Le style Art Déco, en vogue à cette époque, utilise beaucoup l'art du métal et Raymond Subes réalise de nombreux projets, répondant notamment à des commandes de l’État, comme les rampes du paquebot Le Normandie (1935)

Raymond Subes est une figure majeure d'un artiste-artisan entre tradition et innovation qui allie une très grande maîtrise technique à ce que l'on nomme désormais le design.

Le choix de cette commande passée par la ville à Raymond Subes est aussi une façon de rendre hommage aux travailleurs ouvriers de La Courneuve. A la fin des années 1960, l'industrie de la métallurgie est le principal employeur de la population. Cette rampe d'escalier est donc aussi une manière de rapprocher l'industrie et l'art.

Acier inoxydable. Maison du peuple et de la jeunesse Guy Môquet, La Courneuve. Photo : Thierry Ardouin.

escalier de Subes

Les Délégués, 1948 de Boris Taslitzky (1911-2005)

Cette peinture a été réalisée à partir de dessins commandés à l'artiste en 1946, dans le cadre d'une enquête sur la vie ouvrière à Denain, dans le Nord, où il a été missionné avec Jean Amblard (qui a peint la salle des mariages).

Il s'agit d'ouvriers de l'usine de sidérurgie de Denain Anzin, qu'il avait dessinés devant leur machine. Pour ce tableau, il a réduit ce groupe à quatre personnes pour en faire un portrait de délégués syndicaux.

Les quatre hommes sont peints ici debout avec leurs outils et leur tenue de travail, devant des machines dont on perçoit le gigantisme. La composition très sobre et structurée par des axes de symétrie, la palette chromatique réduite aux couleurs primaires, le centre lumineux sur un arrière-plan sombre, le réalisme des visages montrent que l'artiste revendique sa filiation aux grands principes de l'histoire de la peinture, qu'il a beaucoup étudiée au Louvre, alors même que le 20ème siècle voit se développer des recherches plus abstraites.

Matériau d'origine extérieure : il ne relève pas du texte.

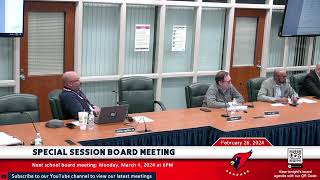 Special Board Session  February 26 2024 [upl. by Trinia]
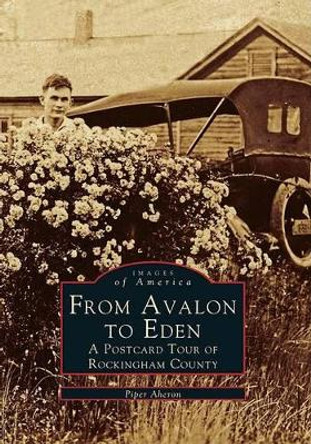 From Avalon to Eden: A Postcard Tour of Rockingham County by Piper Aheron 9780738568836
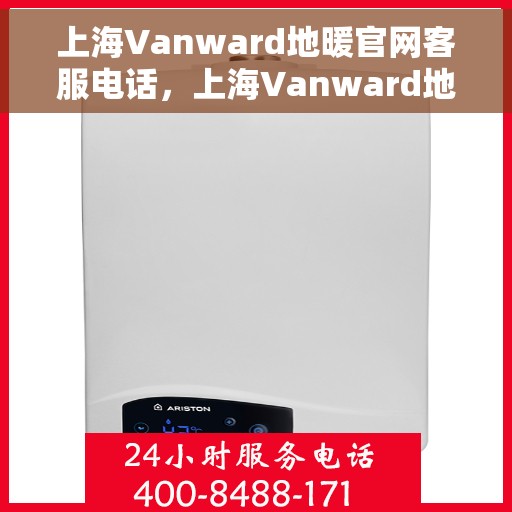 上海Vanward地暖官网客服电话，上海Vanward地暖官网客服热线电话公布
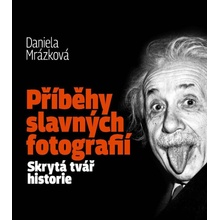 Příběhy slavných fotografií / Skrytá tvář historie - Daniela Mrázková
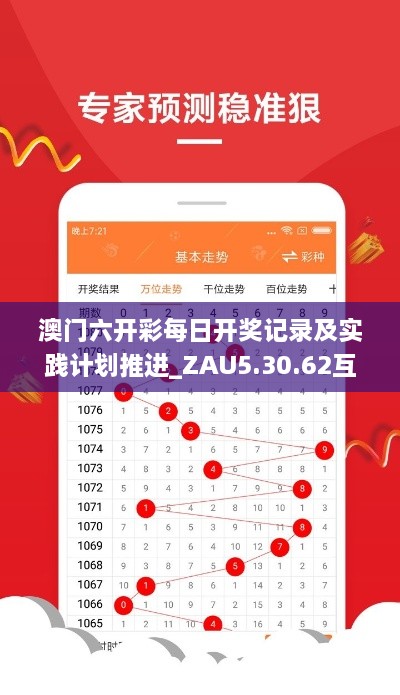 澳门六开彩每日开奖记录及实践计划推进_ZAU5.30.62互动版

Le sujet marque également l'engagement politique du peintre, membre du parti communiste depuis 1935 et ancien déporté, pour une peinture qui s'inscrit dans une période de recomposition économique, sociale et politique de l'immédiat après-guerre, mais également de grèves intenses.

D'autres oeuvres de Boris Taslitzky sont présentes à La Courneuve, en particulier une série de dessins de La Courneuve (1968) ; il a également aidé Jean Amblard à la réalisation des Merveilles de la mer (1961) à l'école Anatole France.

Huile sur toile, ca 208 x 300 cm. Hall de l'hôtel de ville. Photo : Léa Desjours.